* [Source extract]
════════════════════
The 2013 Transparency International Global Corruption Barometer has been released – and its findings suggest we are a deeply cynical and alienated lot.
The Barometer measures perceptions of corruption in countries; whether people have had to pay bribes or not; and which institutions are considered corrupt. There is a site which allows you to look at Australia, compare it with other countries and alternatively weep or celebrate. The details are here: http://www.transparency.org/gcb2013/country/?country=australia
59% of the Australians surveyed believe that our political parties are either corrupt or extremely corrupt although this is better than it could be when compared with 76% of Americans believing that of their political parties and 66% in the United Kingdom. In Australia the only other institution which ranks as high as our political parties is the media which 58% of us believe is corrupt or extremely corrupt.
The least distrusted of the institutions surveyed was education which only 19% of those surveyed thought was corrupt or extremely corrupt. Medical practitioners and health services came in just behind at 20%. Religion and business were neck and neck behind the media and political parties with 44% believing religious institutions were corrupt or extremely corrupt and 47% thinking the same of business. Other scores were: military 25%, NGOs 23%, the judiciary 28% and police 33%.
════════════════════
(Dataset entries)

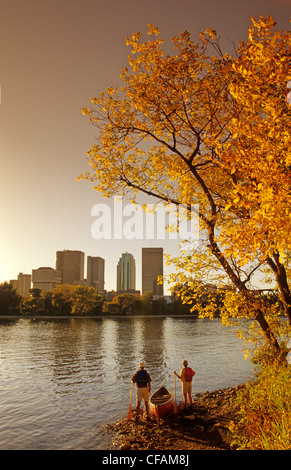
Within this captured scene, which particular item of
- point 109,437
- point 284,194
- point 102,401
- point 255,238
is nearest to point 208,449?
point 109,437

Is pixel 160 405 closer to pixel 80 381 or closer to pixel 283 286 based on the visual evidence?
Answer: pixel 283 286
════════════════════
* [Work request] Reproduce the full text about the 2013 Global Corruption Barometer word for word, keeping every number, punctuation mark and the web address unchanged.

* [Response area]
The 2013 Transparency International Global Corruption Barometer has been released – and its findings suggest we are a deeply cynical and alienated lot.
The Barometer measures perceptions of corruption in countries; whether people have had to pay bribes or not; and which institutions are considered corrupt. There is a site which allows you to look at Australia, compare it with other countries and alternatively weep or celebrate. The details are here: http://www.transparency.org/gcb2013/country/?country=australia
59% of the Australians surveyed believe that our political parties are either corrupt or extremely corrupt although this is better than it could be when compared with 76% of Americans believing that of their political parties and 66% in the United Kingdom. In Australia the only other institution which ranks as high as our political parties is the media which 58% of us believe is corrupt or extremely corrupt.
The least distrusted of the institutions surveyed was education which only 19% of those surveyed thought was corrupt or extremely corrupt. Medical practitioners and health services came in just behind at 20%. Religion and business were neck and neck behind the media and political parties with 44% believing religious institutions were corrupt or extremely corrupt and 47% thinking the same of business. Other scores were: military 25%, NGOs 23%, the judiciary 28% and police 33%.